I’m finding the nights hardest right now. The bed has become my enemy and I tire of the war. Bed always wins. I’m always tired. Curled up in the darkness, in my own bed, I’m supposed to be resting, sleeping. I do sleep. Yet I wake only hours later my face, my pillow, wet with tears. I get up, turn on the light, look in the mirror and see the same story. Red, swollen eyes. Very Red and Very Swollen. That’s not just a few tears that does that. I woke with eyes like that after my cousin’s funeral. And couldn’t understand everyone’s concern, until I saw a mirror. You fool no one with eyes like that.
I don’t know what I hate more… the bed or the mirror.
I go to the fridge and pull out ‘the stuff’ and apply it around my eyes. It helps with the swelling. Next time I wake there won’t be tears. Next time I wake there will be barely any swelling and the redness will be gone. Next time I wake I’ll be able to smile.
I haven’t fooled anyone. I’m being sent on a ‘holiday’. To Sydney. To spend time with my brother. They think I’m “a little depressed”. Hmm, “a little depressed”? Maybe, a little, anyway.
It’s only at night that I cry. I can smile when the sun is shining. Crying while I sleep is easier.
It’s like my heart breaking, over and over and over again. I lay down and I feel it break, on the phone, out on the balcony, sitting here. At the beach crying, it splintered into a million pieces. Over and over. It doesn’t stop.
How much pain must I feel? How much pain before my heart really does break and stop beating? Is that possible?
There’s no bitch voice, no emotion pointed outwards, no memories, nothing except the pain of heartbreak.

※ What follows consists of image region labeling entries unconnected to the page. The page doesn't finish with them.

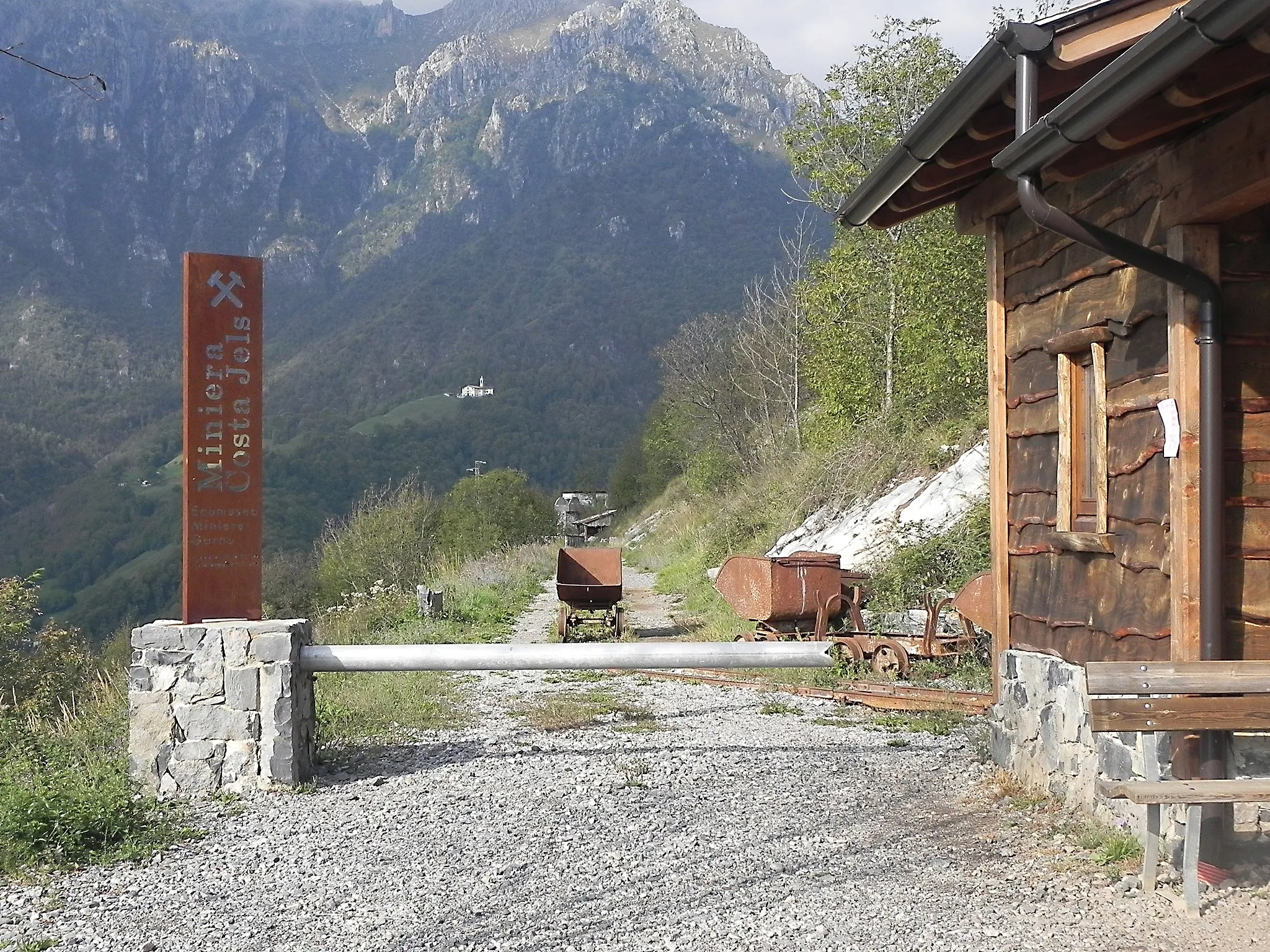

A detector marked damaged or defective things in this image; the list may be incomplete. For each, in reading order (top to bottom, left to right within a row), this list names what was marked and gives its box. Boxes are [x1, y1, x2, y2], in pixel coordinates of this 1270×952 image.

rusty mine sign [182, 253, 264, 625]
rusty mine cart [556, 545, 625, 645]
rusty mine cart [714, 550, 992, 674]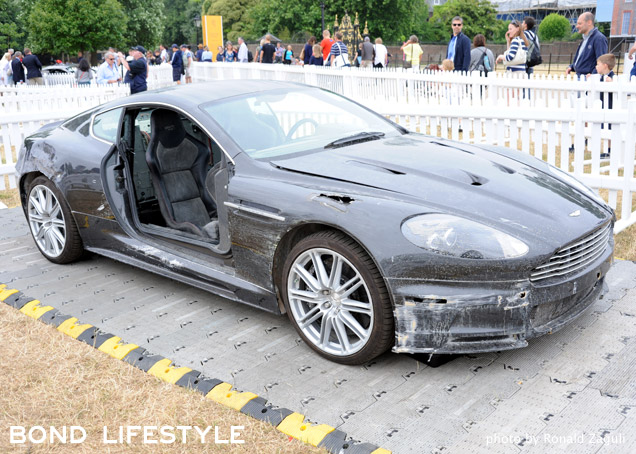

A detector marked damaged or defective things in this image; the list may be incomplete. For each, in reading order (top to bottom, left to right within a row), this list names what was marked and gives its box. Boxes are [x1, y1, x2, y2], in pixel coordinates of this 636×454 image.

damaged dark grey sports car [16, 80, 612, 366]
damaged front bumper [390, 250, 612, 352]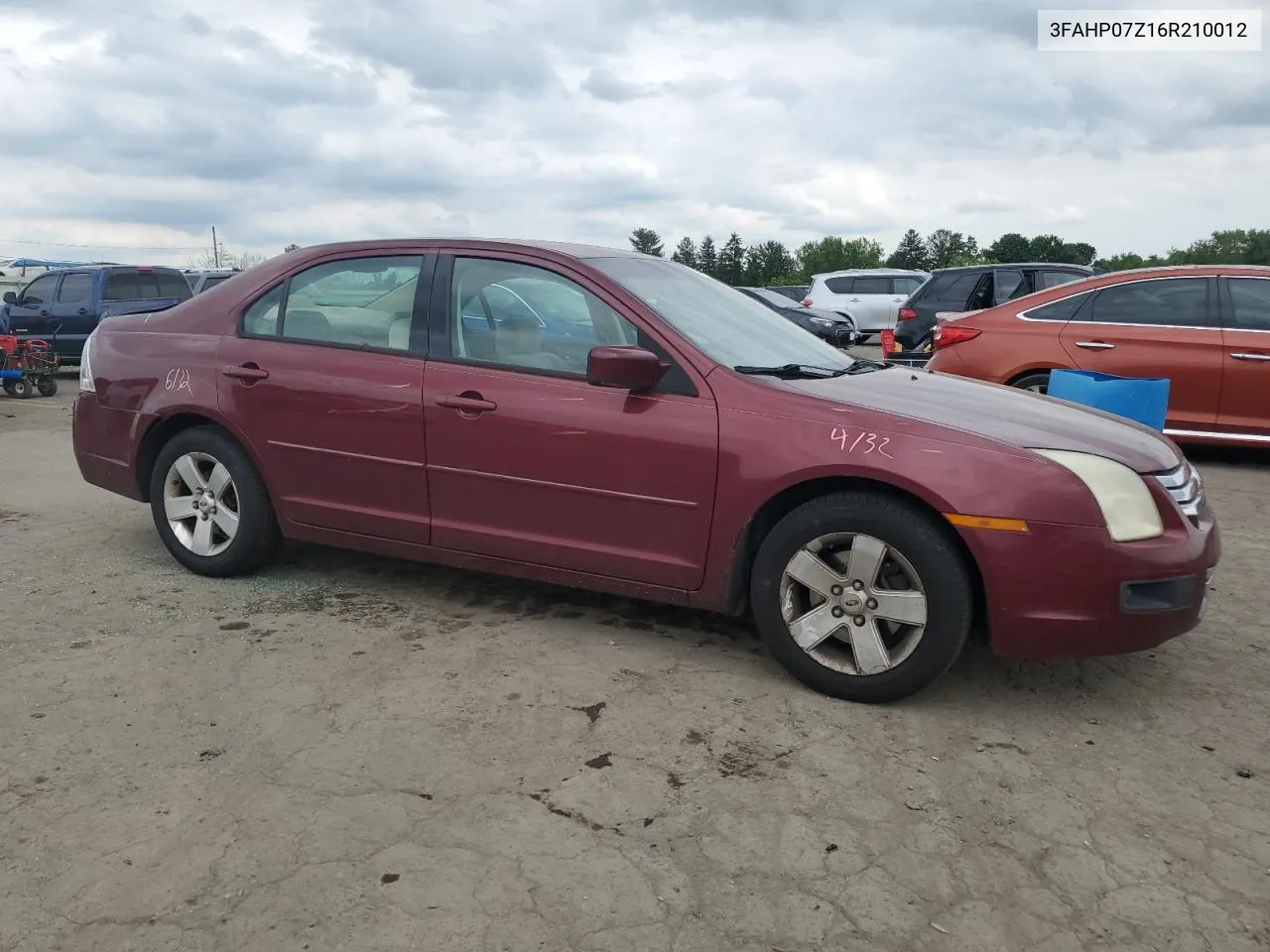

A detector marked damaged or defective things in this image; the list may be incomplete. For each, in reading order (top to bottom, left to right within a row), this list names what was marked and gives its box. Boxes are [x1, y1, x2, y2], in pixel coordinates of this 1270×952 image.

cracked pavement [2, 375, 1270, 952]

I tell myself to feel it, that feeling this is good. The words taste like lies.
I wish I knew why I feel like this. Wouldn’t that make it easier? It’s heartbreak and it hurts. I thought I’d stopped telling myself things weren’t easy. Didn’t I?
All I can do is wait for the pain to stop and acceptance to take hold. This is grief. I can be happy for him and hope the best for them both… and still feel the loss of him. One day the pain will say enough and let go of me, or maybe I have that wrong and I have to say enough. I can’t think about that right now.
The days are easier. And tomorrow I’ll be with my brother.